• _Supplied material_
---*---

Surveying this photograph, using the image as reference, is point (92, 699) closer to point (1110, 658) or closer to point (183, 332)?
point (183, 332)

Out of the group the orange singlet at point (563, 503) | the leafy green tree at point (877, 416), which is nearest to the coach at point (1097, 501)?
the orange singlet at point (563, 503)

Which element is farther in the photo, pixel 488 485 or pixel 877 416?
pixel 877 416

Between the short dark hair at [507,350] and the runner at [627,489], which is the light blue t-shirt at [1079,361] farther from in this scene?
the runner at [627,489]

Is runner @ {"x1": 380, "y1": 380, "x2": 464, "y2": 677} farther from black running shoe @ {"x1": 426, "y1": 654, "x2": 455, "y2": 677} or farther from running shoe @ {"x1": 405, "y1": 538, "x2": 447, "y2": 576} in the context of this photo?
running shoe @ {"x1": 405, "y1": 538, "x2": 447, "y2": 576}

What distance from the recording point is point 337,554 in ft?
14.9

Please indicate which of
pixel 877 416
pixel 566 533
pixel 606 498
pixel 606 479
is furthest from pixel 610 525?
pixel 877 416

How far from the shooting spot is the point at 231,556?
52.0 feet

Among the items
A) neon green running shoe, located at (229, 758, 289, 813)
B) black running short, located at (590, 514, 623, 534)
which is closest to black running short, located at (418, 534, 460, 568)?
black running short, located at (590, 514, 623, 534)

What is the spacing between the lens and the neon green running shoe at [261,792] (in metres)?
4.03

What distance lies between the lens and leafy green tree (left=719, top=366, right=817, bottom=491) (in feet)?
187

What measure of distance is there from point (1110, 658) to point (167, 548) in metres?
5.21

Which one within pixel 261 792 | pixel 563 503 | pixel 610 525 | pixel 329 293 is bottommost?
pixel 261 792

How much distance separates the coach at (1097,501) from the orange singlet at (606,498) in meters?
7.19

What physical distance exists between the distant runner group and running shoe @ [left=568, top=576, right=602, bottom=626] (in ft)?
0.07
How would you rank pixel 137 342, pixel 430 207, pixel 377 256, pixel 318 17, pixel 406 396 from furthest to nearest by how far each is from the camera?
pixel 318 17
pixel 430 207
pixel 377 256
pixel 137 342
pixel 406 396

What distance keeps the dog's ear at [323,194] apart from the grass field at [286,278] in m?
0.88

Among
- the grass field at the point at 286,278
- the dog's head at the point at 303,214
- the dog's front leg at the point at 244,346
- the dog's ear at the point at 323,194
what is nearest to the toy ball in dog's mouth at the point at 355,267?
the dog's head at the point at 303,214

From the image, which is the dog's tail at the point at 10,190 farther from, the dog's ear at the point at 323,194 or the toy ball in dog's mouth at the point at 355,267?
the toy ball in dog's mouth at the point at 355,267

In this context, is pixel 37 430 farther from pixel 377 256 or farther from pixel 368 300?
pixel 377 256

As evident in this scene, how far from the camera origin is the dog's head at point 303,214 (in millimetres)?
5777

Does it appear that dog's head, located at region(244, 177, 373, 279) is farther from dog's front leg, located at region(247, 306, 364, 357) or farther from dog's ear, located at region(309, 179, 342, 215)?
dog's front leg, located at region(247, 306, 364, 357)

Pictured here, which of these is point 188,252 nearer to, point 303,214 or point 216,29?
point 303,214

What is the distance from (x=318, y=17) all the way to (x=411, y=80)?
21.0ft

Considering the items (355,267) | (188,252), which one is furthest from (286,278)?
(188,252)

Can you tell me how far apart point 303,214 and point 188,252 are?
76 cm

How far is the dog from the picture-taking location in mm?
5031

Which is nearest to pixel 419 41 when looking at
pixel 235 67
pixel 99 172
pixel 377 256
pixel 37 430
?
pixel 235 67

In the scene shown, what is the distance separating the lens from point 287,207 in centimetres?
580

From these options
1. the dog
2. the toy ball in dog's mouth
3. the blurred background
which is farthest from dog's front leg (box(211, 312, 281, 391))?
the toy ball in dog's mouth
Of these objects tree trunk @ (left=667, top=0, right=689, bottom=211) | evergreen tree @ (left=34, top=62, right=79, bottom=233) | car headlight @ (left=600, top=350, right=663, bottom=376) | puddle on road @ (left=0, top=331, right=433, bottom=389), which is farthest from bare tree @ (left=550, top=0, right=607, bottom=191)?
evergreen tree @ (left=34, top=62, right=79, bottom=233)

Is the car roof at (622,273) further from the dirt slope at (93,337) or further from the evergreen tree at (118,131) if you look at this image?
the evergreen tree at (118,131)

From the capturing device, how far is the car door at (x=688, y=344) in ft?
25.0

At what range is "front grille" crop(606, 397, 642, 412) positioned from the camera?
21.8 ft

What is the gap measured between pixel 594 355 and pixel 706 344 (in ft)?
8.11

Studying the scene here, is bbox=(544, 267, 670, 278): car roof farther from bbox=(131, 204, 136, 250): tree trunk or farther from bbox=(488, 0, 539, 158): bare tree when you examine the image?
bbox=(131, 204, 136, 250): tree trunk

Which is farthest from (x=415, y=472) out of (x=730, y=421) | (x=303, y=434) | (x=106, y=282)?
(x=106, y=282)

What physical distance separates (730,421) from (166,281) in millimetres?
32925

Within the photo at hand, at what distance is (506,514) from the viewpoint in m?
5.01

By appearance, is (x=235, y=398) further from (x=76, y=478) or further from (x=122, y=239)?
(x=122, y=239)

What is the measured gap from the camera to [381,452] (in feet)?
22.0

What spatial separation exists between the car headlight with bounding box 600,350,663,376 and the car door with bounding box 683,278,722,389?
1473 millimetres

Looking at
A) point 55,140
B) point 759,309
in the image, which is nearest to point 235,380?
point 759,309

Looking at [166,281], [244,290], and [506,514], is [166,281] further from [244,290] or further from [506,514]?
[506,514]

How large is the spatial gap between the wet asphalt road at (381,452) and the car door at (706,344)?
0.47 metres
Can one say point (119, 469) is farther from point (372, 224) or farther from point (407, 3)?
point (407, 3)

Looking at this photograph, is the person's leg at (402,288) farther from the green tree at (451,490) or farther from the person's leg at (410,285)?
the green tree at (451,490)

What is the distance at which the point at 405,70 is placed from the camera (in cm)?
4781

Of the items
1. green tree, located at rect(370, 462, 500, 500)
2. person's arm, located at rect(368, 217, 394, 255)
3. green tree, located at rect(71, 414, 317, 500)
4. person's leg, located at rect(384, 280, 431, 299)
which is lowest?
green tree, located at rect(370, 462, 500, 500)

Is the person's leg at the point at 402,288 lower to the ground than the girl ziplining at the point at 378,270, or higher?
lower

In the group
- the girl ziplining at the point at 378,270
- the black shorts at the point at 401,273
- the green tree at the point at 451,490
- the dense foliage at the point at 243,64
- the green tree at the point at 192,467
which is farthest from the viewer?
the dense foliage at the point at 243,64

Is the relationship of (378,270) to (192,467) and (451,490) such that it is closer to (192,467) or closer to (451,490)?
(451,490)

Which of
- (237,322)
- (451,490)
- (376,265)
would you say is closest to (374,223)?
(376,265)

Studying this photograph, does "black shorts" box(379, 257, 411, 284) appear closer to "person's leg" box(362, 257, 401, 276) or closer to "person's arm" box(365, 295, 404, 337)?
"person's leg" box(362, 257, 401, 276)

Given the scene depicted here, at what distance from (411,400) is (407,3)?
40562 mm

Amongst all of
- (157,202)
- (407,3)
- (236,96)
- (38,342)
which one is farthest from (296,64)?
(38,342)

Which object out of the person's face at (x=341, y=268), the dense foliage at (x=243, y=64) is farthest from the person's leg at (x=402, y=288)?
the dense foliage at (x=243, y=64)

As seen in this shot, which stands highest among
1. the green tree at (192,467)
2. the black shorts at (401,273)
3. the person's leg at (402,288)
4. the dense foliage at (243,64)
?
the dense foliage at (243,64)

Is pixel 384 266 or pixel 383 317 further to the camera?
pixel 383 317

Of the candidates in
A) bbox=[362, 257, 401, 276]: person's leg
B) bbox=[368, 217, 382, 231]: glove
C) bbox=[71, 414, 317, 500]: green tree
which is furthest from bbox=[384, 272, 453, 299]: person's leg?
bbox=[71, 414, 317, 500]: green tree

---*---

Extract, exactly as they appear, the lines from the one containing "In the group" through the final line.

In the group
- the girl ziplining at the point at 378,270
- the black shorts at the point at 401,273
- the green tree at the point at 451,490
- the dense foliage at the point at 243,64
- the green tree at the point at 192,467
which is farthest from the viewer?
the dense foliage at the point at 243,64

Is the relationship of (378,270) to (192,467) and (451,490) such that it is closer to (192,467) or closer to (451,490)?
(451,490)

Which of
- (237,322)
- (451,490)
- (376,265)
would you say is closest to (374,223)?
(376,265)

Studying this photograph, does "black shorts" box(379, 257, 411, 284) appear closer to "person's leg" box(362, 257, 401, 276) or closer to "person's arm" box(365, 295, 404, 337)?
"person's leg" box(362, 257, 401, 276)

Given the scene depicted here, at what distance from (411,400) is (407,3)?
40562 mm

Amongst all of
- (157,202)
- (407,3)
- (236,96)
- (38,342)
which one is farthest from (296,64)?
(38,342)

Which object out of the person's face at (x=341, y=268), the dense foliage at (x=243, y=64) is farthest from the person's leg at (x=402, y=288)?
the dense foliage at (x=243, y=64)

As seen in this shot, which stands highest among
1. the green tree at (192,467)
2. the black shorts at (401,273)
3. the person's leg at (402,288)
4. the dense foliage at (243,64)
?
the dense foliage at (243,64)

Is pixel 384 266 or pixel 383 317 further to the camera?
pixel 383 317

Of the candidates in
A) bbox=[362, 257, 401, 276]: person's leg
B) bbox=[368, 217, 382, 231]: glove
C) bbox=[71, 414, 317, 500]: green tree
which is furthest from bbox=[384, 272, 453, 299]: person's leg?
bbox=[71, 414, 317, 500]: green tree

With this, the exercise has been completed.